Das Zitat lautete: „Gehört abgeschoben. PUNKT.“ Viel Spielraum für Rechtsstaat ist da nicht.
Das Ziel dieser Regierung ist doch, möglichst viele Menschen abzuschieben. Die Realität schaut anders aus, viele, die gar kein Asyl in Österreich bekommen, bleiben trotzdem hier, weil die Regierung keine Rückführungsabkommen zusammenbringt.

Was wäre denn Ihr Ansatz, wie bekommt man mehr Rückführungsabkommen zustande?
Wenn wir die Migrationsfrage nicht nur als Propagandainstrument des Herrn Kurz verstehen, sondern echte Lösungen wollen, kann man nur sagen: Es gibt nur europäische Lösungen. Und die fangen vor Ort an. Wo Krisen entstehen, muss die EU handlungsfähig sein; diplomatisch handlungsfähig, um die Krisen zu lösen, und humanitär handlungsfähig.
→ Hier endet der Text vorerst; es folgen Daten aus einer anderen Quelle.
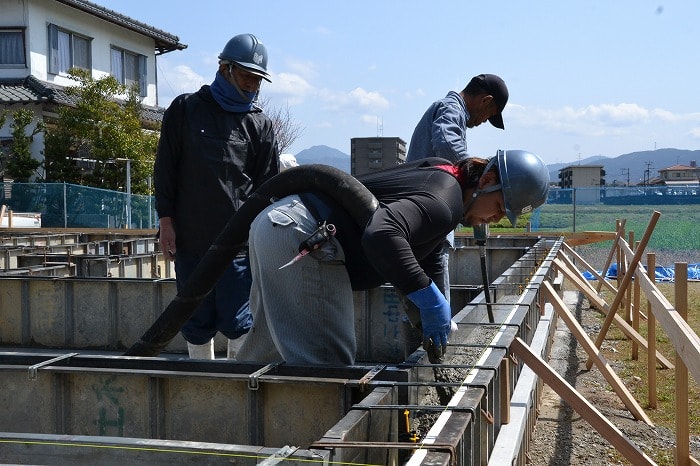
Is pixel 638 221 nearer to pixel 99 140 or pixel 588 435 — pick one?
pixel 99 140

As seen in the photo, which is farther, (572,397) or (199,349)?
(199,349)

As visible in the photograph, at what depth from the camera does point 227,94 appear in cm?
503

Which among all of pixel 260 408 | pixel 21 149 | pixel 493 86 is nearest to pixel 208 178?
pixel 260 408

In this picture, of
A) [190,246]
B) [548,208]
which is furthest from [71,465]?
[548,208]

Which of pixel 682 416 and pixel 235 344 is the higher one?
pixel 235 344

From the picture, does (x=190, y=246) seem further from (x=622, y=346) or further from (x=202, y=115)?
(x=622, y=346)

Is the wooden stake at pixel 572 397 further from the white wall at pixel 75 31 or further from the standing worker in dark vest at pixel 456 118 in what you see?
the white wall at pixel 75 31

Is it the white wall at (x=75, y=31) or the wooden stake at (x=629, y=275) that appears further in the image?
the white wall at (x=75, y=31)

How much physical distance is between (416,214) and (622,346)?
889 cm

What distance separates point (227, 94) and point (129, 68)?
1082 inches

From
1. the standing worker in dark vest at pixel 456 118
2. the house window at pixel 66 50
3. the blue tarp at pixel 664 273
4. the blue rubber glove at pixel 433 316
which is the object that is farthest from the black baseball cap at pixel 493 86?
the house window at pixel 66 50

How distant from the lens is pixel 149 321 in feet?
27.8

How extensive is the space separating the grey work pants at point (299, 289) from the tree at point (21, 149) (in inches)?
917

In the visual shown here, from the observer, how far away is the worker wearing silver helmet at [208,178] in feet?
16.3
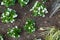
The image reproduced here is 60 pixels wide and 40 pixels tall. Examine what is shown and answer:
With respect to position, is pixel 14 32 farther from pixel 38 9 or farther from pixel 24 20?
pixel 38 9

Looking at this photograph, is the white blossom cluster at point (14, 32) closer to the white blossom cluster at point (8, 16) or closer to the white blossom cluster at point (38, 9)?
the white blossom cluster at point (8, 16)

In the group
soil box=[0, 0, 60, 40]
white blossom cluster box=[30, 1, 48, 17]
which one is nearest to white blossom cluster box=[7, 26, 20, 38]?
A: soil box=[0, 0, 60, 40]

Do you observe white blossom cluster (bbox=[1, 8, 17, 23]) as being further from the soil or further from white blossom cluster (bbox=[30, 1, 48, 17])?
white blossom cluster (bbox=[30, 1, 48, 17])

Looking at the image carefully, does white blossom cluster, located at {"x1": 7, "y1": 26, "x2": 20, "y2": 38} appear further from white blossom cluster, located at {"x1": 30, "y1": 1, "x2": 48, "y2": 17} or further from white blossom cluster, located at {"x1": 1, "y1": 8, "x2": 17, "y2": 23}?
white blossom cluster, located at {"x1": 30, "y1": 1, "x2": 48, "y2": 17}

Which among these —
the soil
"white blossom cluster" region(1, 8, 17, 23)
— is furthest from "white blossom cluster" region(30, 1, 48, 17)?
"white blossom cluster" region(1, 8, 17, 23)

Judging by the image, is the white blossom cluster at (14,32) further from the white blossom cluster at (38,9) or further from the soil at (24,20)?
the white blossom cluster at (38,9)

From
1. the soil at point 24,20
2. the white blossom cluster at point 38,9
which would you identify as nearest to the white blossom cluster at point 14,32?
the soil at point 24,20

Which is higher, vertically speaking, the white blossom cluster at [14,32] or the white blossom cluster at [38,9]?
the white blossom cluster at [38,9]

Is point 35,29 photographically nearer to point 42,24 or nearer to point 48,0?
point 42,24

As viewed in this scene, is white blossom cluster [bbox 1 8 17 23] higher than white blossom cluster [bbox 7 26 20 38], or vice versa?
white blossom cluster [bbox 1 8 17 23]

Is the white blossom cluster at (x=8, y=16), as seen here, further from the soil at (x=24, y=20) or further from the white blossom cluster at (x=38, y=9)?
the white blossom cluster at (x=38, y=9)

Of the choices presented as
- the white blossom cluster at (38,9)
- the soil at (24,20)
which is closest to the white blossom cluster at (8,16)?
the soil at (24,20)
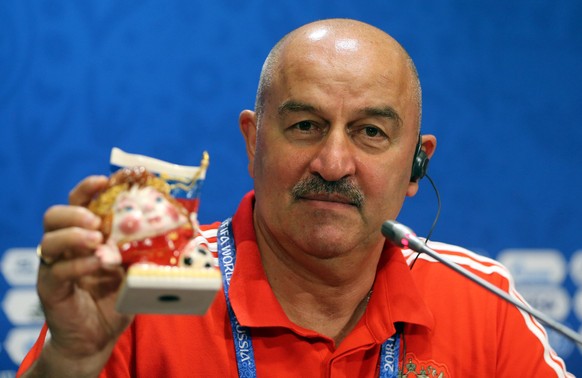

Für die, die dann noch immer nach Europa kommen, brauchen wir ein einheitliches Asylsystem und eine faire Aufteilung auf die Staaten.

Zur Handlungsfähigkeit: Was soll denn die EU machen, wenn wie in Syrien ein Bürgerkrieg ausbricht, in den Weltmächte involviert sind?
Europas globaler Beitrag kann nicht sein, mit militärischer Macht Superpower zu spielen, wir müssen unsere Stärken ausspielen. Es wäre dringend notwendig, dass Europa sich mehr einschaltet. Viele der globalen Sicherheitsarchitekturen sind brüchig geworden. Die Nato ist kaputt, von Herrn Trump zerstört. In Wahrheit müssen sich die europäischen Nato-Mitglieder überlegen, ob es nicht sinnvoller wäre, Know-how und Ressourcen in dieses humanitäre, außenpolitisch aktive Europa als dieses Militärbündnis zu investieren.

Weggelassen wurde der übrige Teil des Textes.